A Rare Case of Necrotising Fasciitis of the Breast Arising From Undiagnosed Breast Cancer.

Introduction
Necrotising fasciitis is a life-threatening soft tissue infection most commonly affecting the limbs, perineum and abdominal wall [1]. It is characterised by progressive necrosis of the muscle fascia and overlying subcutaneous fat and skin.
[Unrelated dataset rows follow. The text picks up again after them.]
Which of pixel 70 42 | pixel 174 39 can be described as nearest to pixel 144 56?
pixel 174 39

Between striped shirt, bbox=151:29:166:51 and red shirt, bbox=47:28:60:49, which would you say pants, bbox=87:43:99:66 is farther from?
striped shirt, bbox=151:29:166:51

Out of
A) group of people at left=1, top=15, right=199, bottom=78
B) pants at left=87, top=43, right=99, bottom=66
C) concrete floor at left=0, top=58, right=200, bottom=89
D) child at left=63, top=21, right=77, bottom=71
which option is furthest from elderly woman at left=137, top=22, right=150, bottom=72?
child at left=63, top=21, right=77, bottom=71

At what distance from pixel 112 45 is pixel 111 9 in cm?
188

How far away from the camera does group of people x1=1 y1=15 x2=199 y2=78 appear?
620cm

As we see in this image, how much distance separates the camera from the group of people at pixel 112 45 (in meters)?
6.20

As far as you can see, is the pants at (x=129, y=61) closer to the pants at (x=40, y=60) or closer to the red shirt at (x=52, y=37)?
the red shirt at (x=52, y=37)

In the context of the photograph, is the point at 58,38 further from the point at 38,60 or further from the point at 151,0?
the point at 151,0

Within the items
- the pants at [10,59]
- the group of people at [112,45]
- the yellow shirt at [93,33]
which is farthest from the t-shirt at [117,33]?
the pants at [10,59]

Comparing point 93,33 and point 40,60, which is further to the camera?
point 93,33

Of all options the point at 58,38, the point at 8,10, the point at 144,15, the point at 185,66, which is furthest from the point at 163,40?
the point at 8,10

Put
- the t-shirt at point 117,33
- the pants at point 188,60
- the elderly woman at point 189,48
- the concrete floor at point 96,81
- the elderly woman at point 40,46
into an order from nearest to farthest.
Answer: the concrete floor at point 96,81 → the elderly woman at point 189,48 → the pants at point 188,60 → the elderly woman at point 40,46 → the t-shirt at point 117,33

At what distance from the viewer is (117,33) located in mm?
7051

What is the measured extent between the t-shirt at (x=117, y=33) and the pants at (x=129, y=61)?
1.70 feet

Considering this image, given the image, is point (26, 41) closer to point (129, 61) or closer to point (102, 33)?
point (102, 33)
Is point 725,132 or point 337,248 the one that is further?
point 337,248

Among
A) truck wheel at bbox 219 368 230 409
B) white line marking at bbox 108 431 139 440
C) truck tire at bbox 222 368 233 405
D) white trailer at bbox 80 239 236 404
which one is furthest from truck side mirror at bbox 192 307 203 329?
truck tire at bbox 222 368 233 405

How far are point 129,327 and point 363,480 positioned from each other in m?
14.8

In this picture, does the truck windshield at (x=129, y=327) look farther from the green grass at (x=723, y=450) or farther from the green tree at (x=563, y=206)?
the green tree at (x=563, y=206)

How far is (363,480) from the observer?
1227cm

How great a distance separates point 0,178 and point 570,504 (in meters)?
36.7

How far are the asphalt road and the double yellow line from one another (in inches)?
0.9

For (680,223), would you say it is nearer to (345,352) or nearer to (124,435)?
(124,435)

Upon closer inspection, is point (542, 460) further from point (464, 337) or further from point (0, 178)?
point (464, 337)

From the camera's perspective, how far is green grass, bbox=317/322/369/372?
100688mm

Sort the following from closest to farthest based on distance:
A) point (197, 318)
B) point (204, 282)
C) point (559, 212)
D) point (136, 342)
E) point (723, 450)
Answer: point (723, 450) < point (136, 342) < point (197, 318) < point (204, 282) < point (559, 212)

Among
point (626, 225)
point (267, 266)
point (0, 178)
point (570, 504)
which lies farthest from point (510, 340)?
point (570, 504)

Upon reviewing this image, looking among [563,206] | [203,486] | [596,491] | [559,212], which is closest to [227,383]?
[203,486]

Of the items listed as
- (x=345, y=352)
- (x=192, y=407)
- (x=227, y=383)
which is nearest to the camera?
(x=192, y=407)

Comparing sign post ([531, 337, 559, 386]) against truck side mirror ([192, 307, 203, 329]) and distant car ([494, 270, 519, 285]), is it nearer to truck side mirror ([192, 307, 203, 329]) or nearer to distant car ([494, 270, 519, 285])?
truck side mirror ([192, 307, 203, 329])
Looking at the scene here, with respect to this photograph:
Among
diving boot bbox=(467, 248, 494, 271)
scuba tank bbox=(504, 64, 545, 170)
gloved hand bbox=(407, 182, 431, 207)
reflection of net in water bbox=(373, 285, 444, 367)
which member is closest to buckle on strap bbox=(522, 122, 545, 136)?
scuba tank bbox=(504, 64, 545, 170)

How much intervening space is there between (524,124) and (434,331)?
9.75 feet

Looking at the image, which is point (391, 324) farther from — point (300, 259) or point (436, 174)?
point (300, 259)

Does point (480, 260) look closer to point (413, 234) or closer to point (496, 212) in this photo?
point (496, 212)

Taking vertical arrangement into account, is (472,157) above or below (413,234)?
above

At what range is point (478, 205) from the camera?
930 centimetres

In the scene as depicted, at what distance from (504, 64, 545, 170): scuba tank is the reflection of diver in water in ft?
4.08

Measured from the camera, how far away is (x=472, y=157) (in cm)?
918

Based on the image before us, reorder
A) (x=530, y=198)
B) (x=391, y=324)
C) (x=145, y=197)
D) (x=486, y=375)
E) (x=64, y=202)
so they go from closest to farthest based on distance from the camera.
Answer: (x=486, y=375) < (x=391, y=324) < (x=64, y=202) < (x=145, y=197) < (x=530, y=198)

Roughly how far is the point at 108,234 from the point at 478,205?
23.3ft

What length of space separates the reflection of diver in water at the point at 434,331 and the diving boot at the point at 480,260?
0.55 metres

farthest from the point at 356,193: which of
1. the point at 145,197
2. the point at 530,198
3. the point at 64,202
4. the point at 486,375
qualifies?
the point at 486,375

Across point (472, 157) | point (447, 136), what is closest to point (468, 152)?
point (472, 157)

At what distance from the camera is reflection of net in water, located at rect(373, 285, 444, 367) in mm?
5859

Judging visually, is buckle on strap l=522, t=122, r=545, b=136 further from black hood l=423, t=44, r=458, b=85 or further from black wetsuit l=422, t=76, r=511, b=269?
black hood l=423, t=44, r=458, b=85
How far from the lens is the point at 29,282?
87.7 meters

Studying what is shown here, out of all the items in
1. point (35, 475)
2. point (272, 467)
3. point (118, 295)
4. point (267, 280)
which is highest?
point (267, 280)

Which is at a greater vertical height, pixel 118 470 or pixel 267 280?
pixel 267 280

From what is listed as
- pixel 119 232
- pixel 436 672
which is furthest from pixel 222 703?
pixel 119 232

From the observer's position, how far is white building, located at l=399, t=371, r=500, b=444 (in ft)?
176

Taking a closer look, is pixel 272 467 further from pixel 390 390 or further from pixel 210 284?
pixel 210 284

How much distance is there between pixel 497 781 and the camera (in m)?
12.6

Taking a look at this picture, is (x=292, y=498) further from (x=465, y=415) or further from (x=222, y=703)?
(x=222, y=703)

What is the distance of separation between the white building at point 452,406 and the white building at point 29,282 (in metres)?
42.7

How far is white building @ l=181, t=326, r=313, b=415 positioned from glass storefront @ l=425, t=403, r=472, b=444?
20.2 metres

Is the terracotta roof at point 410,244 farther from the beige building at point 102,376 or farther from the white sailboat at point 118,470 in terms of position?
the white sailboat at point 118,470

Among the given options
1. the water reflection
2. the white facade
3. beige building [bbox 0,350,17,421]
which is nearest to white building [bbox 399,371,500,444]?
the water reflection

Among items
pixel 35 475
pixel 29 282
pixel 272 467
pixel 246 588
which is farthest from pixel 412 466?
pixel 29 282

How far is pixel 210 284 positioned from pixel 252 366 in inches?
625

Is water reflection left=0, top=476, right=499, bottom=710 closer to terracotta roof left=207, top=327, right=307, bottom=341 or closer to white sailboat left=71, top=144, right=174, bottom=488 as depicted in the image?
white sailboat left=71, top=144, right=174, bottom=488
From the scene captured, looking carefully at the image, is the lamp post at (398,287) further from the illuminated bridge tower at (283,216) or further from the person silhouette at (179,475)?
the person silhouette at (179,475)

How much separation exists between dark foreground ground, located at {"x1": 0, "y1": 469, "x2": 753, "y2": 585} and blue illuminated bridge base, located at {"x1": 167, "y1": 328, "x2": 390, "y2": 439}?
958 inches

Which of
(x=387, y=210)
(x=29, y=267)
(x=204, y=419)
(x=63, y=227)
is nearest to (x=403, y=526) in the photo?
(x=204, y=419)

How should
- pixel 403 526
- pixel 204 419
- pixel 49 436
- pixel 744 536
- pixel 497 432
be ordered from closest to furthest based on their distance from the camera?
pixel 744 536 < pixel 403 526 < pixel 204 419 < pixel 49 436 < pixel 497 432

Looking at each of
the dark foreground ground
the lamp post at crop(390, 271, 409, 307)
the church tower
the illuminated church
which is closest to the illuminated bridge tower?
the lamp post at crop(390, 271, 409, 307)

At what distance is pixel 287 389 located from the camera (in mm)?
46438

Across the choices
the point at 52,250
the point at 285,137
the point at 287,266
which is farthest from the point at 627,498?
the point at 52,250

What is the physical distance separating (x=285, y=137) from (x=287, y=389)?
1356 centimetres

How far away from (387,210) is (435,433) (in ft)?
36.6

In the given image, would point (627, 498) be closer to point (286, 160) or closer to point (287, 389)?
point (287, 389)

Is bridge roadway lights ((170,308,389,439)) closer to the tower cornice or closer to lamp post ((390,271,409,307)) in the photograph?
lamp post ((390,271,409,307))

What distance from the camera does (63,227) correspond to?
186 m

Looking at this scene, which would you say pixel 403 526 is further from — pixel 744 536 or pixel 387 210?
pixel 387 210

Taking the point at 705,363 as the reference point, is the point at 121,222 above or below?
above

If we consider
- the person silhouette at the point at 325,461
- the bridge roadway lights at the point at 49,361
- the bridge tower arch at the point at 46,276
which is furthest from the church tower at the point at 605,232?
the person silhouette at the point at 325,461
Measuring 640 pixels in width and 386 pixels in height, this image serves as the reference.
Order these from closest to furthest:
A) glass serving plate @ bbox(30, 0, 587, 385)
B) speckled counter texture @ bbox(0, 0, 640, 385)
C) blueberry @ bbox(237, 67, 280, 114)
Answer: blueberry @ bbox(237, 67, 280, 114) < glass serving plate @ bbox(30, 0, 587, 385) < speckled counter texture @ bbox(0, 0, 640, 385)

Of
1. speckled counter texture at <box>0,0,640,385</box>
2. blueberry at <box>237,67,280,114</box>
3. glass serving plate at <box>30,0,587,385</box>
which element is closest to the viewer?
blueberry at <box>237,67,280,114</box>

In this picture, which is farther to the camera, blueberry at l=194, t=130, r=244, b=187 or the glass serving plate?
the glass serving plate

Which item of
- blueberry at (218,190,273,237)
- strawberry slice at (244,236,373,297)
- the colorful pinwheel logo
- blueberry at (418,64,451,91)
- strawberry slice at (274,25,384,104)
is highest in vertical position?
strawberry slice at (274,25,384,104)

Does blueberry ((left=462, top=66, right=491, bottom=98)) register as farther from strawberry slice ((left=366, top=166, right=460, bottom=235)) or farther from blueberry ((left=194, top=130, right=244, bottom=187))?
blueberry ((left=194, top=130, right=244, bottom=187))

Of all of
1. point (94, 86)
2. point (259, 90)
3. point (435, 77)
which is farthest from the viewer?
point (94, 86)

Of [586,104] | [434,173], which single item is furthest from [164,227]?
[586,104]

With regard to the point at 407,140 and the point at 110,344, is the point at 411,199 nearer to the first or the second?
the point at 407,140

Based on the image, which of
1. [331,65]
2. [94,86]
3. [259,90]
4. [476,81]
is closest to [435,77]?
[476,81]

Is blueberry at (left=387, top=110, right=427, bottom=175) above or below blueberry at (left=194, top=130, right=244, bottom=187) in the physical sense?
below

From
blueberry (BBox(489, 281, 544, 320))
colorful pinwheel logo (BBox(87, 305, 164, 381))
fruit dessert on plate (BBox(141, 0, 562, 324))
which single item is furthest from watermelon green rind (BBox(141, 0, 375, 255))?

Muscle is often spared due to its generous blood supply. Conversely, the relatively poor blood supply of the fascia results in rapid spread of infection along the fascial plane, resulting in tissue ischaemia, necrosis and systemic toxicity [2,3]. Clinical features include rapid progression of erythema and oedema with severe pain out of proportion to examination findings. Other cutaneous signs include skin bullae, necrosis and crepitus. Systemic signs such as fever and haemodynamic instability are common, with a high risk of progression to multiorgan failure and death if not identified and treated in a timely manner [4]. Treatment of necrotising fasciitis involves prompt fluid resuscitation and administration of broad-spectrum intravenous antibiotics, alongside early surgical referral for urgent debridement of necrotic and nonviable tissue [2].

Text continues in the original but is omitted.